Sam DorfEvery good Jewish boy wants to make his mother happy. Typically, an 8-year-old, pre-Mitzvah boy aspires to be a doctor or a lawyer. Much to his mother’s chagrin, however, 8-year-old Sam Dorf wanted to be a musical archaeologist. He didn't quite know what it meant to be one, but he knew he loved music and Indiana Jones — without the whip and the snakes.

These days, Dr. Samuel Dorf is train jumping across the continent in search of the lost lute of the Last Crusade. He does, however, have his very own office, cluttered with relics of his career and personal life, strewn across a desk far too big for the modest size of the room. The clarinet tucked under the chair next to the door serves as footstop for the umbrella balanced precariously next to the piano keyboard that consumes the wallspace opposite his Macbook.

Sam has spent most of his adult life studying musicology and dance culture, collecting degrees from Boston University, Tufts University and Northwestern University along the way. He has published articles in the Dance Research Journal, The Journal of the American Musicological Society and the International Journal for Music Iconography, et al. An assistant professor at UD, he teaches classes including a music history survey for music majors and music in film for non-majors. He also directs the Early Music Ensemble, a collection of University and community members which puts on semi-annual musical performances.

"I love it here!" said Dorf, enthusiastically touting the caliber of student he’s experienced at UD through his two years here. Some professors from other universities or conservatories tend to complain, he said, about their students not caring about the material in a music history course.

"What’s great about our university is that the students actually care," he said with a chuckle. "I think it has to do with the way I try and run class," he continued, mentioning the connections he makes between 18th century operatic story lines and those found in modern sitcoms; and that child stars in 1712 faced similar challenges as those nowadays being forced into the limelight and struggling through adulthood.
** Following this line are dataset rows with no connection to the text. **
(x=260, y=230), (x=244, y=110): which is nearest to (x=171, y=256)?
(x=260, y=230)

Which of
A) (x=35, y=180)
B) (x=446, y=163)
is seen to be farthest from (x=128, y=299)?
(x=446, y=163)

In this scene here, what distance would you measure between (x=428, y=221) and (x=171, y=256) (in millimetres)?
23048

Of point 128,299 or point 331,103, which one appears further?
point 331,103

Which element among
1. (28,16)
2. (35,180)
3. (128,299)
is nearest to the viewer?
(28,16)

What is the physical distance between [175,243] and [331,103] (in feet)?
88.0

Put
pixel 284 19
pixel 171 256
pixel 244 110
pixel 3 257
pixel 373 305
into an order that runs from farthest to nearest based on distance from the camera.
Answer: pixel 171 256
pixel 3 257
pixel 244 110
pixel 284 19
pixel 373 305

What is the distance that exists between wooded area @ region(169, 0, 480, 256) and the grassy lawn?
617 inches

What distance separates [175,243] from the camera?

"I find this job rewarding because we get to talk about things that are interesting and the students are really into it," he said. Sam is particularly smitten with the newly redesigned CAP curriculum, anticipating the opportunity to make interdisciplinary connections between seemingly unrelated departments.

"The crossing boundaries courses are especially exciting," he said. "I'm really excited about bringing my passion for interdisciplinary research into the classroom." Having grown up in Boston, spent time in Chicago and Victoria, British Columbia, marrying an Eastern European woman and raising 6-week-old twin infants in Dayton, Ohio, it’s safe to say he's lived in and between many cultural disciplines as well.

He loves to cook and praises composer Robert Schumann's wife to be "a better [musician] than her husband in certain areas." A recovering clarinetist, Sam now plays the viola da gamba and tinkers the electro-ivories on the keyboard in his office — the one next to the umbrella and across from the Macbook. And while, in the future, he hopes to be able to study and teach more about the relationship between music and dance — "What’s the deal with the Macarena or the Electric Slide or the Dougie?" he joked. But seriously, "I'm interested in these relationships" — Sam Dorf is comfortable with how far he’s come.

"I think 8-year-old Sam Dorf would be pretty darn proud, you know, to be a musical archaeologist," he beamed, flashing grin reminiscent of his not-so-childish idealism. "I'm actually studying the interaction between archaeology and music, so the 8-year-old Sam Dorf would be really happy."